Friday, 1 January 2016

A Paper Son by Jason Buchholz

Grade school teacher and aspiring author Peregrine Long sees a Chinese family on board a ship--in his morning tea. The image inspires him to write the story of this family, but then a woman turns up at his door, claiming that he's writing her family history exactly as it happened. She doesn't like it, but she has one question: What happened to the little boy of the family, her long-lost uncle? Throughout the course of a month-long tempest that begins to wash the peninsula out from beneath them, Peregrine searches modern-day San Francisco and its surroundings--and, through his continued writing, southern China and the Pacific immigration experience of a century ago--for the missing boy.

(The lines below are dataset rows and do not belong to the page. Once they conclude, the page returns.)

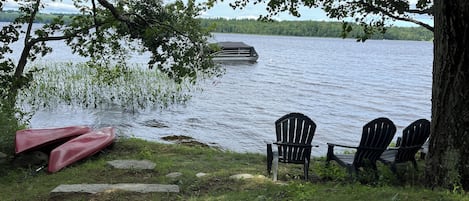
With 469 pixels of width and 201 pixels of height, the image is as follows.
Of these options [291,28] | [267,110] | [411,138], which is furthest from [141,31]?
[291,28]

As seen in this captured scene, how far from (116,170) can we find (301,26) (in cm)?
8974

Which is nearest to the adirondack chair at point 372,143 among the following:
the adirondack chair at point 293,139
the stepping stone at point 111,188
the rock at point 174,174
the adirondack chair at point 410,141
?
the adirondack chair at point 410,141

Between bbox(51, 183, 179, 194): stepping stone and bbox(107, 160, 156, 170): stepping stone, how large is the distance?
42.0 inches

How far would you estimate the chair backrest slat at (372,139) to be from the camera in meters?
5.93

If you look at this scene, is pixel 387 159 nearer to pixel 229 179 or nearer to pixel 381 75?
pixel 229 179

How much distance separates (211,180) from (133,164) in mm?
1538

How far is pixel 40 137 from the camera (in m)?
7.11

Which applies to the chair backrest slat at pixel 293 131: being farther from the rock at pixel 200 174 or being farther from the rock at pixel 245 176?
the rock at pixel 200 174

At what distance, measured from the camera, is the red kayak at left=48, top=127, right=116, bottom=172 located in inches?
254

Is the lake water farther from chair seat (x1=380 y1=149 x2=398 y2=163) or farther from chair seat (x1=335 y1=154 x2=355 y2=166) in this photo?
chair seat (x1=335 y1=154 x2=355 y2=166)

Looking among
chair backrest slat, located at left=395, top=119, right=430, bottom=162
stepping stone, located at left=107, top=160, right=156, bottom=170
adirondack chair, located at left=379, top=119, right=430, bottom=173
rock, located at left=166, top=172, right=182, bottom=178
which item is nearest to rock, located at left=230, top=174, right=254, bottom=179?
rock, located at left=166, top=172, right=182, bottom=178

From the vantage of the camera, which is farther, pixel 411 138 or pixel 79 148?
pixel 79 148

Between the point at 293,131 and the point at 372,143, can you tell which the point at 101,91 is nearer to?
the point at 293,131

The clues uncovered lead Peregrine to question not only the nature of his writing, but also his knowledge of his own past and his understanding of his identity.
Goodreads description

Where do the ideas for stories come from? It is a question authors are often asked. The answer can be surprising. Anything can act as a stimulus - a conversation overheard, some music wafting from a doorway, a stranger passing in the street, a landscape. If the author is "in the zone" then s/he will detect these stimuli everywhere. Jason Buchholz's fictional author, Peregrine Long, finds inspiration in a cup of tea, in a swim in the rain, in an old man dressed in strange clothes and carrying a rifle in the street... But this is a magic-realist book and it becomes clear, with the arrival of the strange woman accusing him of stealing her family story, that this is more than abstract inspiration. The woman wants to know what happened to her uncle Henry - the boy at the heart of Peregrine's new work. History is leaking into Peregrine's reality. The boundaries between fiction and non-fiction become fluid. 

I use the word "fluid" deliberately. Water in all its forms appears throughout the novel. Peregrine starts the story as a major storm is about to hit San Francisco and it continues throughout the book. The first intimation of the story is in the tea-cup. What Peregrine sees in the cup is Henry's family on a ship returning to China. That water is hugely important is clear but why?

The story becomes a magic-realist mystery. What happened to the boy Henry at the centre of Peregrine's novel and the woman's real-life uncle? Why has Peregrine been chosen as the vehicle for Henry's story? The answer to the mystery can only come by Peregrine listening to his "inspiration" and writing the novel. 

As you can see there are a lot of layers to A Paper Son. The narrative keeps moving from Peregrine's story to Henry's, but the mystery and Jason Buchholz's writing kept this reader's attention.

I received this book free from the publisher in return for a fair review.